Como técnico, siempre ha derrochado categoría y personalidad. Era diferente al resto Sus antiguas aficiones guardan un grato recuerdo del Txingurri. En Cornellà, por ejemplo, es el dueño de la puerta 89. En Bilbao, siempre será uno más de la casa. En Valencia, seis meses de brillante trabajo sirvieron para meterse a la afición “Ché” en el bolsillo. Y, en el Pireo, qué les voy a contar de la devoción que sienten por Ernesto… Lo viví en primera persona, la pasada temporada, con motivo de la visita europea del FC Barcelona.  Vitoreado unánimemente por todo el Georgios Karaskasis, tuvo que salir a saludar y recoger una trofeo por su excelente trayectoria al frente de Olympiakos, durante dos magníficas etapas, en las que conquistó tres ligas, desplegando un juego espectacular. En la entidad griega, el Txingurri siempre será uno más de la familia. La nota negra de su exitosa carrera la encontramos en su breve etapa en Villarreal, donde topó con trabas importantes y alguna que otra zancadilla llegada desde el propio seno de la entidad grogueta. Fue una etapa breve, de poco más de seis meses, que le vino muy bien para conocer la otra cara del fútbol.

 Por lo descrito anteriormente, entenderán mi admiración y respeto hacia la figura de Valverde. Pero con idéntica libertad, me permito la licencia de lanzar ciertas críticas cuando no comulgo con alguno de sus métodos. En el FC Barcelona completó una primera magnífica temporada, sellando un brillante doblete, con el lamentable borrón de la fatídica noche europea en Roma, donde técnico y jugadores fallaron a partes iguales. Siempre defenderá la teoría que el 4-1 de la ida perjudicó más que favorecer. Con un 2-1, por ejemplo, entrenador y técnico, creo que hubieran salido mucho más enchufados al Olímpico de la ciudad eterna.

  Esta temporada, sin embargo, noto a Ernesto más perdido, con carencias en la dirección y con nula visión hacia la gente de casa. Me extraña mucho en un técnico que, casi siempre, ha tirado de la cantera por propia convicción. Sin embargo, sus rotaciones son escasas y las apariciones de jóvenes como Aleñá. Miranda, Cuenca o Riqui Puig se reducen a algún esporádico entrenamiento. Valverde está en la obligación de rectificar y dar un paso al frente, en beneficio del colectivo.

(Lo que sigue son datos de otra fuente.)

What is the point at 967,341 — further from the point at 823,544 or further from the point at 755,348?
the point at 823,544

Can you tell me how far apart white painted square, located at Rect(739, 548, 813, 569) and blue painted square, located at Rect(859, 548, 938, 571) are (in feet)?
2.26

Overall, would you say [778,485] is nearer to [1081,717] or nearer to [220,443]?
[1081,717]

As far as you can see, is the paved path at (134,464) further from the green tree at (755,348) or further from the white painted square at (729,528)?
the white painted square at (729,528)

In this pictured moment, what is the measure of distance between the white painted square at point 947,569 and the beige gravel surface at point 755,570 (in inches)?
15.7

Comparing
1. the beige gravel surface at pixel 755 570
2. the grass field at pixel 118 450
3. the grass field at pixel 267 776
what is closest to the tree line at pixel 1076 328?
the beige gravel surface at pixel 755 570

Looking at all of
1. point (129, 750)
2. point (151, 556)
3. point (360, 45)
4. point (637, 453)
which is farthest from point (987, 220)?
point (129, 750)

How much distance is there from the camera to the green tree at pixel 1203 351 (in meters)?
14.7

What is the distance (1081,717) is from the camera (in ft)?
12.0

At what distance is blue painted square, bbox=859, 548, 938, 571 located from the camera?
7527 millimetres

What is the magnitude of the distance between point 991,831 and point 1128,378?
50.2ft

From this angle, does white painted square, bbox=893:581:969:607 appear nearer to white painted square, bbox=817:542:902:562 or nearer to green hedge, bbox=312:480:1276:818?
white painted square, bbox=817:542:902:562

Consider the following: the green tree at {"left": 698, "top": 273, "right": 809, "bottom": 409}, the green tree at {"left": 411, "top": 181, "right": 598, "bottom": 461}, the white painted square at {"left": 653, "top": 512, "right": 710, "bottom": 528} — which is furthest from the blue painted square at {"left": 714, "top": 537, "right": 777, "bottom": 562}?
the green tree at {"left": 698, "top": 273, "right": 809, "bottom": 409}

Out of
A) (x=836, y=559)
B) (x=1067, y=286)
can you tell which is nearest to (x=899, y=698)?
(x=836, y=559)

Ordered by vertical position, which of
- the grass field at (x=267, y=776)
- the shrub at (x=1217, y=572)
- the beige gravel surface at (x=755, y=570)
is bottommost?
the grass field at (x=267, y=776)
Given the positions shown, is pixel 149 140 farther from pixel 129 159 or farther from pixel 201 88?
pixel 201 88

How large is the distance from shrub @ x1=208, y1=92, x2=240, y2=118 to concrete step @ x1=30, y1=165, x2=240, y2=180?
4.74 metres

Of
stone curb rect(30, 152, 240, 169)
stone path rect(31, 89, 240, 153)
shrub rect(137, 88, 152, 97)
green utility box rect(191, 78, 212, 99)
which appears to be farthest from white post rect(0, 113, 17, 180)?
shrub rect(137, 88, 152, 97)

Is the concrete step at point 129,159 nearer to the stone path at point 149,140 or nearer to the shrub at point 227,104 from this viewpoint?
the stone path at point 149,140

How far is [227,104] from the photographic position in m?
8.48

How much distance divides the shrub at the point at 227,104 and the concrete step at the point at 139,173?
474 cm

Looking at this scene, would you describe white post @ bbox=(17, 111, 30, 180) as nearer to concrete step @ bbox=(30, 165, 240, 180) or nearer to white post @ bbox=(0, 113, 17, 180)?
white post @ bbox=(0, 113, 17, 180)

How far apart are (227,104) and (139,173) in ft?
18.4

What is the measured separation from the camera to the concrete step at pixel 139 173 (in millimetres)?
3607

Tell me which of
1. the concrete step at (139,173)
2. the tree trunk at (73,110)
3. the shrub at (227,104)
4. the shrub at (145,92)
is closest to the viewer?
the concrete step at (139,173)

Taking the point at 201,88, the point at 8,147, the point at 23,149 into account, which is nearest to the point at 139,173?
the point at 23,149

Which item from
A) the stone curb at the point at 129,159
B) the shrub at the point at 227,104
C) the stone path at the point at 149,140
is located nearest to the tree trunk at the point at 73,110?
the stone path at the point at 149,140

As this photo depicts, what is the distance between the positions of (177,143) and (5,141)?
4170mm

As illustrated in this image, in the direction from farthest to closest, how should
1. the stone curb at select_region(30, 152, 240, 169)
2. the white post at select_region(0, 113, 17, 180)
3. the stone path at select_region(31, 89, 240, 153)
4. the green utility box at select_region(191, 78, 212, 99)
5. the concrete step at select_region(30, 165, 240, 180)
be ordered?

 Fichajes multimillonarios como Malcom, Arturo Vidal o Dembelé han pasado a un segundo o tercer plano y el equipo no acaba de encontrar la velocidad de crucero. Únicamente supera en un punto a un R. Madrid fallón y discreto. El Sevilla, líder de la competición, será la próxima piedra de toque para un equipo que, salvo la gran noche de Wembley ante el Tottenham, está muy lejos del mejor Barça de los últimos tiempos. Seguiremos con el máximo interés la evolución del equipo, pero este Barça, a día de hoy, me inspira menos confianza que en temporadas anteriores. Lo positivo es que resta tiempo y margen suficiente para retornar al camino del éxito y del buen fútbol. Por eso, sigo confiando en la gran capacidad técnica de Ernesto Valverde. Como persona, siempre le tendré aupado en los altares.